U.S. Embassy and Partners Launch Youth Tennis Program

Brian Greaney, Deputy Chief of Mission (ag.), with primary school children during a tennis lesson

Brian Greaney, Deputy Chief of Mission (ag.), with primary school children during a tennis lesson

Some of the primary school children who enjoyed their tennis lessons

Some of the primary school children who enjoyed their tennis lessons

Dozens of eager children from three different primary schools got the opportunity to swing a tennis racket for the first time yesterday when a new youth tennis program was launched.

Through the project launched by the United States Embassy in association with the Barbados Tennis Association (BTA) and the National Sports Council (NSC), 60 children from three primary schools from underserved areas will get weekly tennis lessons.

The schools that will be taking part in the program will be the Grantley Prescod Primary School (formerly Pine Primary), the Luther Thorne Memorial School and the newly amalgamated Blackman Gollop Primary School (formerly South District and St.

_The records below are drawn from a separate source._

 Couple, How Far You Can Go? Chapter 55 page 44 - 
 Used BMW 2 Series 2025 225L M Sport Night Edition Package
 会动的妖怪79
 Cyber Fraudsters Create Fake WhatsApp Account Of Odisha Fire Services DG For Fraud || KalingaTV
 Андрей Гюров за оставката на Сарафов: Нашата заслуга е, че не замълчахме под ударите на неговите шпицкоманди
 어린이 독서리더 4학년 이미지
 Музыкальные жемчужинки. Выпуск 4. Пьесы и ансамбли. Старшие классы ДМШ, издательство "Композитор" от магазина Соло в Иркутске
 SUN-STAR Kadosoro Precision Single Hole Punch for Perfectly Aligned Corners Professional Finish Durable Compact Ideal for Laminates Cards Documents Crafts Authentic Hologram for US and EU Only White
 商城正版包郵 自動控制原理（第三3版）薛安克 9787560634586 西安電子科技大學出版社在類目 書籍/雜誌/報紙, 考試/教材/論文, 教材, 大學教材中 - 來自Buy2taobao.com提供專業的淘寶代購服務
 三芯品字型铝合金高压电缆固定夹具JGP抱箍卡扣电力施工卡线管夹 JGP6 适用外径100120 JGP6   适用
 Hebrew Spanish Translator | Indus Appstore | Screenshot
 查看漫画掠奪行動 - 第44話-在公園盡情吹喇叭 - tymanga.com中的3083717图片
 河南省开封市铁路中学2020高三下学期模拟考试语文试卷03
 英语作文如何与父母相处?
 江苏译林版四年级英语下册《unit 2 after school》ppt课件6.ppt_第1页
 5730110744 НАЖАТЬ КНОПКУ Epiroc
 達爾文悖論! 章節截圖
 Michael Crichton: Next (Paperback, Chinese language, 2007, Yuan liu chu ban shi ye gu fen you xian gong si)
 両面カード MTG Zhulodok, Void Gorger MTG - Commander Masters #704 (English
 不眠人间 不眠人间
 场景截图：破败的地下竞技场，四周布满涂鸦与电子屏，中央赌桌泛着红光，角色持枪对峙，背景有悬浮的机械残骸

David's Primary Schools).

Deputy Chief of Mission (ag.) at the Embassy, Brian Greaney said the program was part of the Embassy's ongoing commitment to engage with young people in Barbados and the Eastern Caribbean.

Greaney urged the children to believe in the "power of sport… to make dreams come true" and hailed American tennis stars Venus and Serena Williams as two "examples of stars for whom sports was a positive alternative when they were young."

Assistant Director of Sport at the NSC, Mona Alleyne also pointed to the Williams sisters as examples for the tennis beginners to aspire to as she noted that the sport had not just health and disciplinary benefits but economic benefits.

"Now you have the opportunity for tennis at this level, take it, grab it, work with it. Look at it as an economy builder – later on down the road you might be a millionaire."

BTA Vice-President Patricia Murray gave the students a hint of what was to come later that morning, highlighting the "play and stay" method where "new starter players start playing games from the very first lesson so as to retain more of you in the sport."

Indeed, despite the persistent drizzly conditions, the 32 students who were present for the launch did get the opportunity to play that very morning, as the rain clouds parted shortly before the launch, allowing a fun-filled first lesson.